- _题目要求 1_
请逐字复述下方讲解 Jumbled String 一题的页面全文，不作任何改动。

#### 页面 ####

Jumbled String (Kattis - jumbledstring)(思維題)
Problem
Recall that a subsequence of a string is any string obtained by removing some subset of characters from the string, for instance “string”, “sing”, “i” and “sg” are all subsequences of “string”. If the same subsequence can be obtained in exactly t different ways, by removing different subsets of characters, we say that the subsequence occurs t times.
Jingfei wants to create a nonempty bit string that has the following properties:
-
the subsequence 00 occurs a times,
-
the subsequence 01 occurs b times,
-
the subsequence 10 occurs c times, and
-
the subsequence 11 occurs d times.
However, Jingfei does not know how to create such a string – or whether it is even possible. Could you help her?
Input
The input consists of a single line with four integers a, b, c, and d (0≤a,b,c,d≤1e9).
Output
Output a bit string that satisfies the given requirements. If there are several solutions, output any one of them. If there are no solutions, output “impossible”.
| Sample Input 1 | Sample Output 1 |
|---|---|
3 4 2 1 |
01001 |
| Sample Input 2 | Sample Output 2 |
|---|---|
5 0 0 5 |
impossible |
題解 :不需要考慮00、11,根據a個00和d個11來算出來需要的0的個數x,1的個數y。
找答案字串時,湊01,這樣10也滿足條件。
設q = b / y,w = b % y。這樣先輸出時,輸出q個0,輸出y-w個1,這樣就保證了有q*(y-w)個01,如果w == 0,表示剛好能夠用上所有的1來組成01,再把剩餘的輸出1和0就可以了。但是如果q != x,即不需要把0全部輸出,那樣q*(y-w)> b,所以把0剩餘提前到1前面,eg:現在有3個0,3個1,我們只需要7個01,按著這種想法,如果輸出001110(程式碼如果沒考慮)或者是000111,這樣就會多答案或者少答案,所以應該是001101,所以要判斷一下餘下的,把0調前一個,讓正好能夠是7個01就可以了,相應的最後的輸出0個數要-1。

#### 所给数据 ####

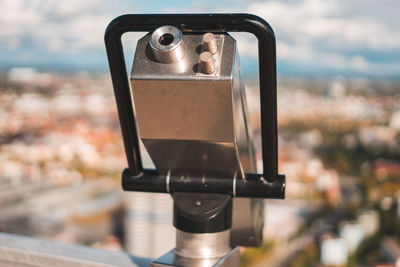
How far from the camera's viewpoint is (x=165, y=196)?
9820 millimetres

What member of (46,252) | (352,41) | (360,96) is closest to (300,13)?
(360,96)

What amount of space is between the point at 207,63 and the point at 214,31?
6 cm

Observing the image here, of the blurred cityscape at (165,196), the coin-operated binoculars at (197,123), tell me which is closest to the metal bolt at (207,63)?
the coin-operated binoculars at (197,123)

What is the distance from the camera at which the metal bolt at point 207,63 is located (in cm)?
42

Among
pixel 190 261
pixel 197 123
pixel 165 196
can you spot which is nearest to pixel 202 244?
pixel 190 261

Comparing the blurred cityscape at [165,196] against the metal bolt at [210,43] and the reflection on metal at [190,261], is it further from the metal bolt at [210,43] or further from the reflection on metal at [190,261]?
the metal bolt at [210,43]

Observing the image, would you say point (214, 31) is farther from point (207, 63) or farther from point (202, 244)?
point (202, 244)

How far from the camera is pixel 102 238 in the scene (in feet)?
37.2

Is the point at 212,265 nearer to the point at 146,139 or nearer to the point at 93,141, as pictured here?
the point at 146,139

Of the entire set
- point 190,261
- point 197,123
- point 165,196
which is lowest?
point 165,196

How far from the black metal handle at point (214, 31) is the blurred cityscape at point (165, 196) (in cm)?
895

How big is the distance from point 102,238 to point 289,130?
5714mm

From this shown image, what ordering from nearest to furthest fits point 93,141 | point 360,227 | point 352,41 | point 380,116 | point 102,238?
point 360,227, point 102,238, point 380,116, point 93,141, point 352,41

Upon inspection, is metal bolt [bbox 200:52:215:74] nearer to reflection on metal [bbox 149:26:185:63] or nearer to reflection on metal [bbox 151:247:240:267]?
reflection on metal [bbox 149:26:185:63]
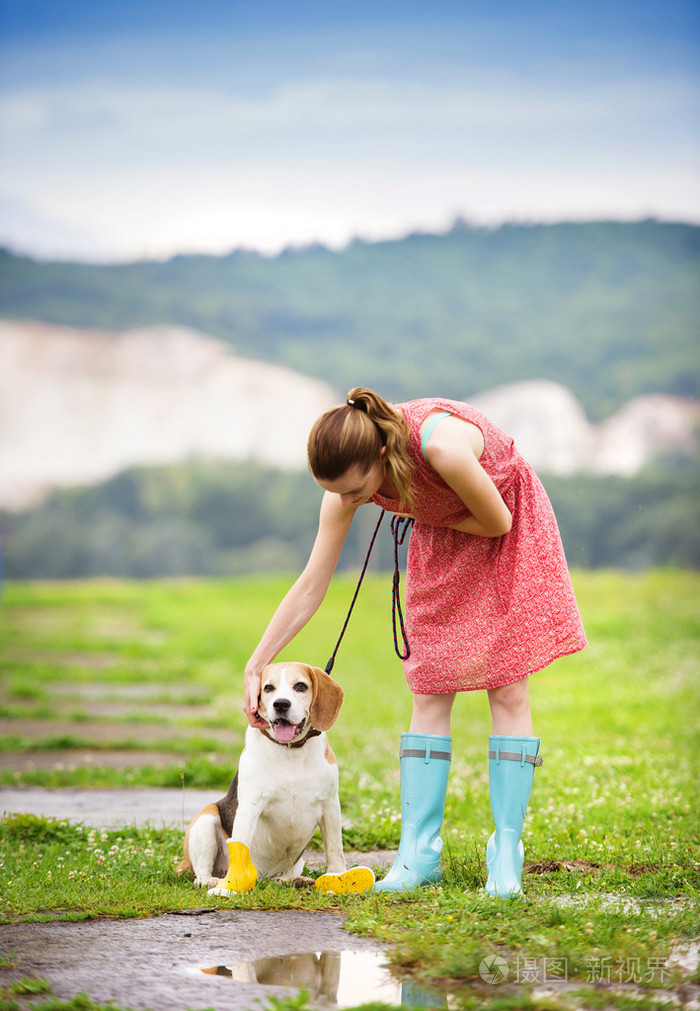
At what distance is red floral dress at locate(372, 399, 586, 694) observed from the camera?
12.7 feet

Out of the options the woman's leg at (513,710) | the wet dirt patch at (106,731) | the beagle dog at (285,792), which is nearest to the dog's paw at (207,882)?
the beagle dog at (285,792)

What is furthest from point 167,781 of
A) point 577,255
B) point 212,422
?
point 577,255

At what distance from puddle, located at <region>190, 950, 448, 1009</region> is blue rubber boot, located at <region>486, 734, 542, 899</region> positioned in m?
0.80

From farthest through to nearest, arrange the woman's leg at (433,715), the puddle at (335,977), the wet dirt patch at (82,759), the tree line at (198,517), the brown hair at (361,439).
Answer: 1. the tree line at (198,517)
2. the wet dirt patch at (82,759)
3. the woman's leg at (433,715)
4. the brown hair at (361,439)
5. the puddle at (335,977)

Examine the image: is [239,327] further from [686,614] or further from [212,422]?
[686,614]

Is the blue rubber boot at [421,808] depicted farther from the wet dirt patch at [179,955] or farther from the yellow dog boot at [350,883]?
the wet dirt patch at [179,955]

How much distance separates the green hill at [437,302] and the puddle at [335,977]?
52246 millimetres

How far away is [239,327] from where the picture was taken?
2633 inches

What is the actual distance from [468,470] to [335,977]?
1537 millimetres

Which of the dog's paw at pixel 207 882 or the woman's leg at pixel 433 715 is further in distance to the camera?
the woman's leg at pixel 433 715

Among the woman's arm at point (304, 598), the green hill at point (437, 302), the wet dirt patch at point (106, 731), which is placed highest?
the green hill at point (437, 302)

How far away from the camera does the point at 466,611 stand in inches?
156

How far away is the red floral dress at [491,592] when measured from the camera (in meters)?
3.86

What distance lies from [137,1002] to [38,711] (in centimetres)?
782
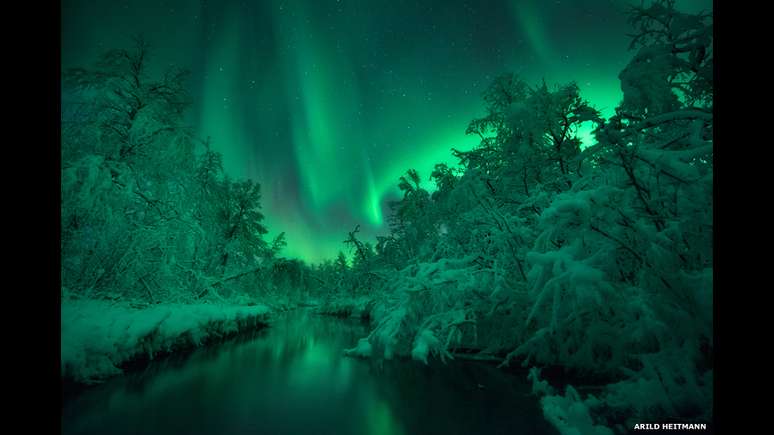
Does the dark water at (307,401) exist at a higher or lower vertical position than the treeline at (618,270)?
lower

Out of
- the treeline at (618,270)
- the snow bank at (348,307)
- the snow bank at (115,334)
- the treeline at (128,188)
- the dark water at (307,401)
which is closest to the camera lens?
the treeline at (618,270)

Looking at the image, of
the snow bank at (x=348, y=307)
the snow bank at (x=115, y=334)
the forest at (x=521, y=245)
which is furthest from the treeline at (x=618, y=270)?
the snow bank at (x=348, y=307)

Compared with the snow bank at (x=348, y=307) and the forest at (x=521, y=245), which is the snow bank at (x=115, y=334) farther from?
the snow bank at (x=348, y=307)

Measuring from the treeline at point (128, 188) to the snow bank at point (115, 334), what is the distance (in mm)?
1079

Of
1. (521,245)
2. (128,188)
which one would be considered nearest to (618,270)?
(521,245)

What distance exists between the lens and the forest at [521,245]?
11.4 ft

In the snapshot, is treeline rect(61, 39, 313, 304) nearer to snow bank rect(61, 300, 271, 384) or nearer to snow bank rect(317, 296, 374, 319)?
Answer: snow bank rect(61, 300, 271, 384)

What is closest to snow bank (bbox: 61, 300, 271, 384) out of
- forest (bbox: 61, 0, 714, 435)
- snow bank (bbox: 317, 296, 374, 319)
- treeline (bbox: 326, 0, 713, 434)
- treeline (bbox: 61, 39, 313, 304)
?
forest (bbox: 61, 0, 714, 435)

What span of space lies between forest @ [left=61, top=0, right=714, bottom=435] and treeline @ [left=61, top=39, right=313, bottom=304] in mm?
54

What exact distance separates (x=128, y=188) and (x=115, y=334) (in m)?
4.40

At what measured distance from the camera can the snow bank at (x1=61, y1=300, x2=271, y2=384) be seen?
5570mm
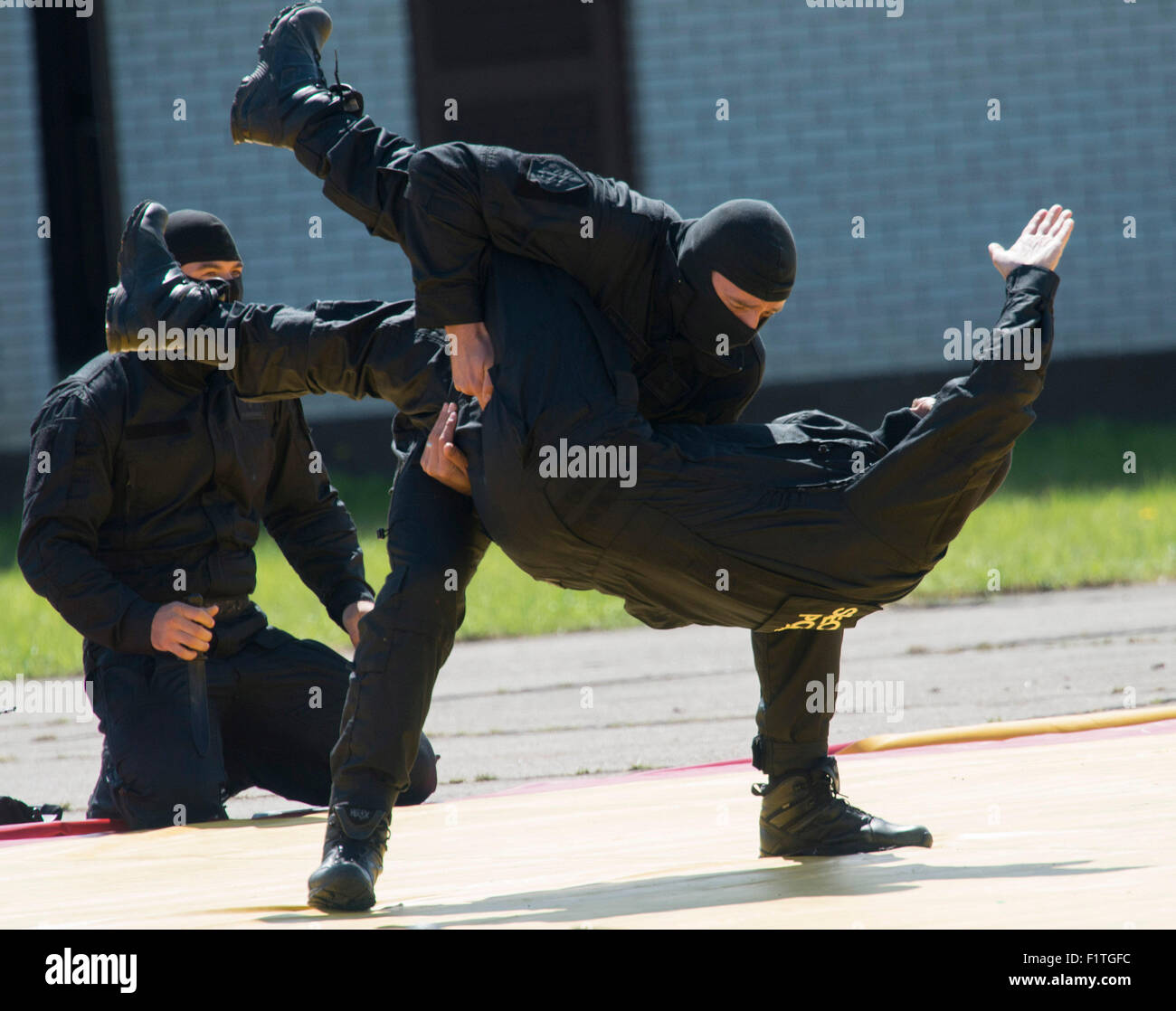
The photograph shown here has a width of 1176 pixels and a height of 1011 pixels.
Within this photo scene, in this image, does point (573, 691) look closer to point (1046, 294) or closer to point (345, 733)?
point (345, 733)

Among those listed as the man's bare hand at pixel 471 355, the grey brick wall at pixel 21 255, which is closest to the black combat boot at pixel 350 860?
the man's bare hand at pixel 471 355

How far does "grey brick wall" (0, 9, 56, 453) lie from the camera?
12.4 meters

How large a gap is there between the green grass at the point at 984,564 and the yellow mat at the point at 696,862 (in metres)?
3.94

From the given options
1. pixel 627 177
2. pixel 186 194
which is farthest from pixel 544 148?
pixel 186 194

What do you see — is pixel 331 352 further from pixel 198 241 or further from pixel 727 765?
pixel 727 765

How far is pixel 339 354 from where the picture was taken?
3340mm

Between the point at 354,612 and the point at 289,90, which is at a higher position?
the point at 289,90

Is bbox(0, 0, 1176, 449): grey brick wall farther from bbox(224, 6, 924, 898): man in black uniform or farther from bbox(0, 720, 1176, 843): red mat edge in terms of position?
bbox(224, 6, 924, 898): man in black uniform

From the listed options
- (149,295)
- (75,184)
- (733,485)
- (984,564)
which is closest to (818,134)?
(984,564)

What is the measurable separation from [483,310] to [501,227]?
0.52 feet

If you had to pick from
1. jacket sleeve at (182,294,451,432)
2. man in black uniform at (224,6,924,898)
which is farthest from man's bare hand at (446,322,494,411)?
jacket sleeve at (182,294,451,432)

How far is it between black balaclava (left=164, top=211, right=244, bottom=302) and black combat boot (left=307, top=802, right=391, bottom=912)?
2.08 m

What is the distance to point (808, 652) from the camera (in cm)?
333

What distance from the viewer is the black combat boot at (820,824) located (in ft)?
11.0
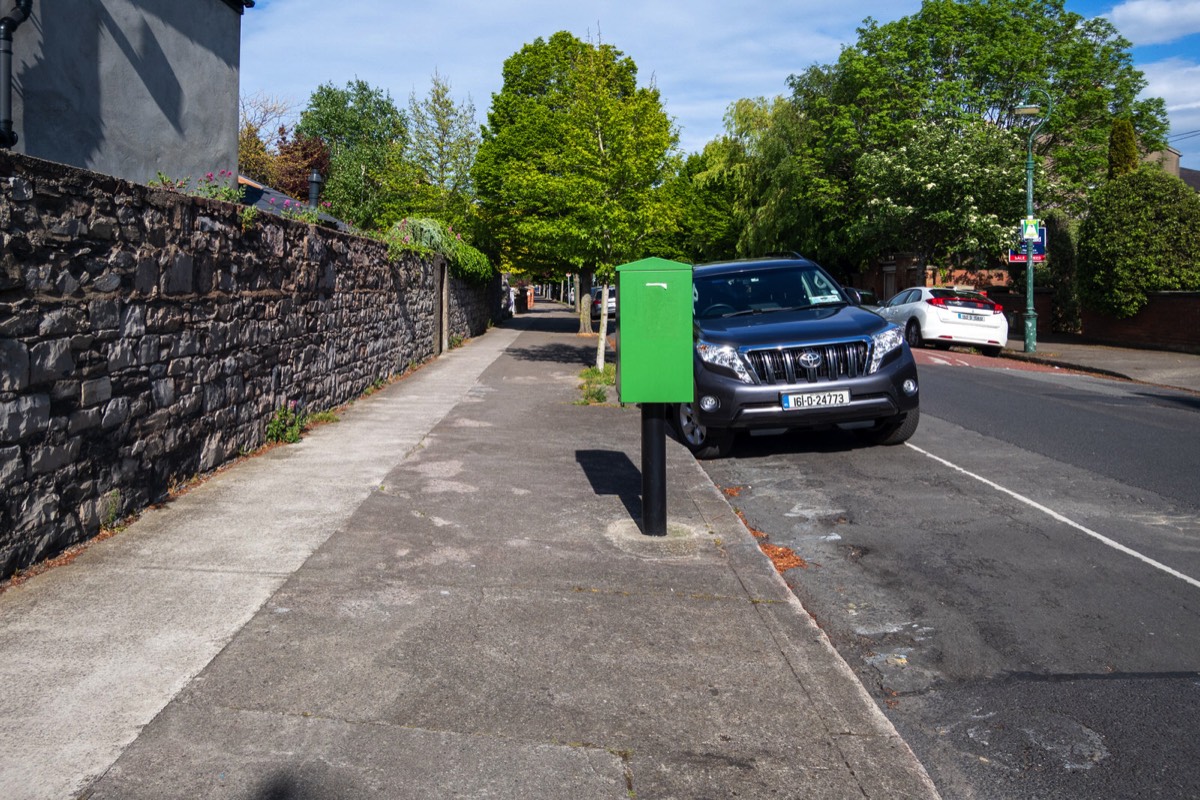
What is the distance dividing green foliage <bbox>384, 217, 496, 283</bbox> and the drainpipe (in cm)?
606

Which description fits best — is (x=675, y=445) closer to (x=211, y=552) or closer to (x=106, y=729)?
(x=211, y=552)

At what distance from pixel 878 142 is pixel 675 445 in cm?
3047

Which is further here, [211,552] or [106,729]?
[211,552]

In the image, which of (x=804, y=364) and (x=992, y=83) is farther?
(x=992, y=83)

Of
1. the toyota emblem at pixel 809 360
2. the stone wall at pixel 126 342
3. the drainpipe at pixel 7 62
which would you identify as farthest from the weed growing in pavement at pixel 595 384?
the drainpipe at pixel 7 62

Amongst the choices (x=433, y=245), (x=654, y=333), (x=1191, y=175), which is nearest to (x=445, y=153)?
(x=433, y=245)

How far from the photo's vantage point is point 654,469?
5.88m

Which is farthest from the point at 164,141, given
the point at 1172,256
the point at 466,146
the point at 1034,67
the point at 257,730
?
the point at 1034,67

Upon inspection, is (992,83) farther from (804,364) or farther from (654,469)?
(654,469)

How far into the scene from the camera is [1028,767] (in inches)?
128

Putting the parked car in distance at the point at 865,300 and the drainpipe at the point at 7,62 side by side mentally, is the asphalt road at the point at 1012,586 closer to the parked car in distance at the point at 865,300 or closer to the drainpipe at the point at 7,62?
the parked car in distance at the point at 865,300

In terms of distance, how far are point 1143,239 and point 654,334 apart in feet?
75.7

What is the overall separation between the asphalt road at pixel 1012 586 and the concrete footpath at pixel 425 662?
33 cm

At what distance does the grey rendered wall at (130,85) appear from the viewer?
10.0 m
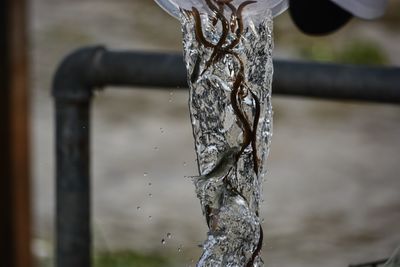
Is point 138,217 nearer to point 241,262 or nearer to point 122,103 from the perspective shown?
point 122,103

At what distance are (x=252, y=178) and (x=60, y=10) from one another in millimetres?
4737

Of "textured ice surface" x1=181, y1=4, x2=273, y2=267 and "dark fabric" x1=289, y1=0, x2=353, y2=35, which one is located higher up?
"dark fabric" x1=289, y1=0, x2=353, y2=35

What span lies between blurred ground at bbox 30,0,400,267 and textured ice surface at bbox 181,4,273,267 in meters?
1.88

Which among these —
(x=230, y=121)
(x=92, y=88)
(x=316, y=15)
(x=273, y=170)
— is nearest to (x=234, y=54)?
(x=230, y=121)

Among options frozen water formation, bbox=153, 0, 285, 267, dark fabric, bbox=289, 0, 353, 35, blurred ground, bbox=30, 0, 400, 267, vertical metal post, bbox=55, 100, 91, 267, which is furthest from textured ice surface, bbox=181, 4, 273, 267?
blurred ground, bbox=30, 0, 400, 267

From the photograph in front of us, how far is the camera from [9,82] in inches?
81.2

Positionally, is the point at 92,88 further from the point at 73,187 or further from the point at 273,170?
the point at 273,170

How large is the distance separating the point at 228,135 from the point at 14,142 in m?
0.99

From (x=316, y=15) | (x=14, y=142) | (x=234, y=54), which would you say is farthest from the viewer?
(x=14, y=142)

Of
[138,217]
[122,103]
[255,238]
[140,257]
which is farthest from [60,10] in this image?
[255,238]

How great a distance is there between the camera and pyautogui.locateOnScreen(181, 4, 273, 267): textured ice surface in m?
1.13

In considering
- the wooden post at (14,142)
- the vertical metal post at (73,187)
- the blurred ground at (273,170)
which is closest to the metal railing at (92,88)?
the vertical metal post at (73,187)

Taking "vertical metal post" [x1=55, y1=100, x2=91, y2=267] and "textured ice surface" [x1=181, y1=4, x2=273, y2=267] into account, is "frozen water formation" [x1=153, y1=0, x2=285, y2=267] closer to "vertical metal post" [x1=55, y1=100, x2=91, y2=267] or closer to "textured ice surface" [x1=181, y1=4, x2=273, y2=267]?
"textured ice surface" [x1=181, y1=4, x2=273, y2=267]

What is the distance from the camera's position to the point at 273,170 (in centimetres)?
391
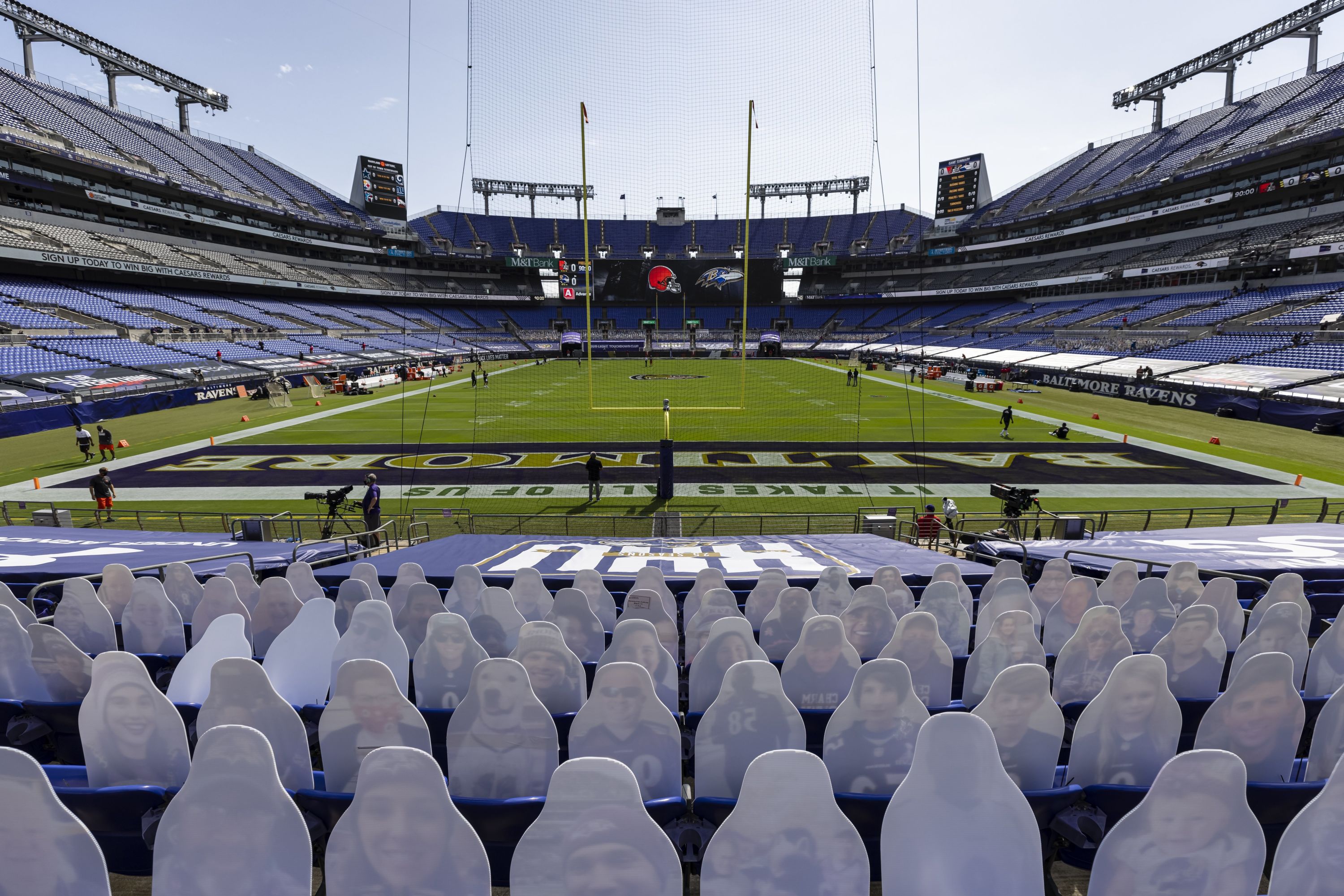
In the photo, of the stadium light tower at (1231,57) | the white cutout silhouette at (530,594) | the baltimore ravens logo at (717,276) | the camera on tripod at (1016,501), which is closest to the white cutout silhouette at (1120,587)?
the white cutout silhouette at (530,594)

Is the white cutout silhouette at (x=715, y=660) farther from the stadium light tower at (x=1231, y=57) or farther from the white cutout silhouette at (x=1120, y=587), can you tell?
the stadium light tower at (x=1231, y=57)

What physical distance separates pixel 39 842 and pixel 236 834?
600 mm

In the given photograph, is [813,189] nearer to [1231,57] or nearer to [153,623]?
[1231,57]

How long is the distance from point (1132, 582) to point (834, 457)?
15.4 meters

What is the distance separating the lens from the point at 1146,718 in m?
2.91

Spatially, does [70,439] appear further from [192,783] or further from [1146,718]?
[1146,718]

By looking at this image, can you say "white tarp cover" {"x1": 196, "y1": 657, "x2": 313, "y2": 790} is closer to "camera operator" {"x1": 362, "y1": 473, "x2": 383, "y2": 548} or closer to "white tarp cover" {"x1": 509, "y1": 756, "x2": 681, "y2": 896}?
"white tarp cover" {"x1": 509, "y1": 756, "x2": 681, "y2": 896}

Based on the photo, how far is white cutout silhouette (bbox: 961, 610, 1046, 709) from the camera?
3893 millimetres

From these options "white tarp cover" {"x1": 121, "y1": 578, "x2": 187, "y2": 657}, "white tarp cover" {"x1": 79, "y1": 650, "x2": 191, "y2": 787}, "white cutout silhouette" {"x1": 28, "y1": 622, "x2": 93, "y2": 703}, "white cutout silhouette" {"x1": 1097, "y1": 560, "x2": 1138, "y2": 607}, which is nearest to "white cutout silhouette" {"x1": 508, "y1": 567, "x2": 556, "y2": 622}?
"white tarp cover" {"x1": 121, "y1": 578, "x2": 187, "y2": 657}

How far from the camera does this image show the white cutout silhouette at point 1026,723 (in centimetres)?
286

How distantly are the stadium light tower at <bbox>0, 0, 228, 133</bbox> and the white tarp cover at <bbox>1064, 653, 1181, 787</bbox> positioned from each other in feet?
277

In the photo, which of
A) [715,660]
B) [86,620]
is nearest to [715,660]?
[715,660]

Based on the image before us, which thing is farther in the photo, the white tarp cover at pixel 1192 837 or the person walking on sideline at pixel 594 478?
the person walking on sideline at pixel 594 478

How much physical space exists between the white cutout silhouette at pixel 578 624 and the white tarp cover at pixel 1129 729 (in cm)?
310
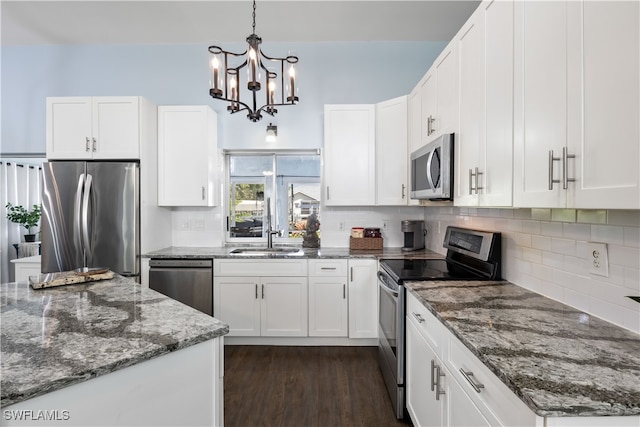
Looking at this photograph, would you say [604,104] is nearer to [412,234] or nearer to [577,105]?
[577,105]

####

- _题目要求 2_
请列出上方记录中含有字符串“away”的每一行，并原样照抄。匹配时区分大小写。

- _标准答案 1_
Jumbled String (Kattis - jumbledstring)(思維題)
Problem
Recall that a subsequence of a string is any string obtained by removing some subset of characters from the string, for instance “string”, “sing”, “i” and “sg” are all subsequences of “string”. If the same subsequence can be obtained in exactly t different ways, by removing different subsets of characters, we say that the subsequence occurs t times.
Jingfei wants to create a nonempty bit string that has the following properties:
-
the subsequence 00 occurs a times,
-
the subsequence 01 occurs b times,
-
the subsequence 10 occurs c times, and
-
the subsequence 11 occurs d times.
However, Jingfei does not know how to create such a string – or whether it is even possible. Could you help her?
Input
The input consists of a single line with four integers a, b, c, and d (0≤a,b,c,d≤1e9).
Output
Output a bit string that satisfies the given requirements. If there are several solutions, output any one of them. If there are no solutions, output “impossible”.
| Sample Input 1 | Sample Output 1 |
|---|---|
3 4 2 1 |
01001 |
| Sample Input 2 | Sample Output 2 |
|---|---|
5 0 0 5 |
impossible |
題解 :不需要考慮00、11,根據a個00和d個11來算出來需要的0的個數x,1的個數y。
找答案字串時,湊01,這樣10也滿足條件。
設q = b / y,w = b % y。這樣先輸出時,輸出q個0,輸出y-w個1,這樣就保證了有q*(y-w)個01,如果w == 0,表示剛好能夠用上所有的1來組成01,再把剩餘的輸出1和0就可以了。但是如果q != x,即不需要把0全部輸出,那樣q*(y-w)> b,所以把0剩餘提前到1前面,eg:現在有3個0,3個1,我們只需要7個01,按著這種想法,如果輸出001110(程式碼如果沒考慮)或者是000111,這樣就會多答案或者少答案,所以應該是001101,所以要判斷一下餘下的,把0調前一個,讓正好能夠是7個01就可以了,相應的最後的輸出0個數要-1。

- _标准答案 2_
How far away is [239,327] from where the picture was taken?
How far away from the camera does the point at 466,611 stand in inches?
How far away is the red floral dress at [491,592] when measured from the camera (in meters)?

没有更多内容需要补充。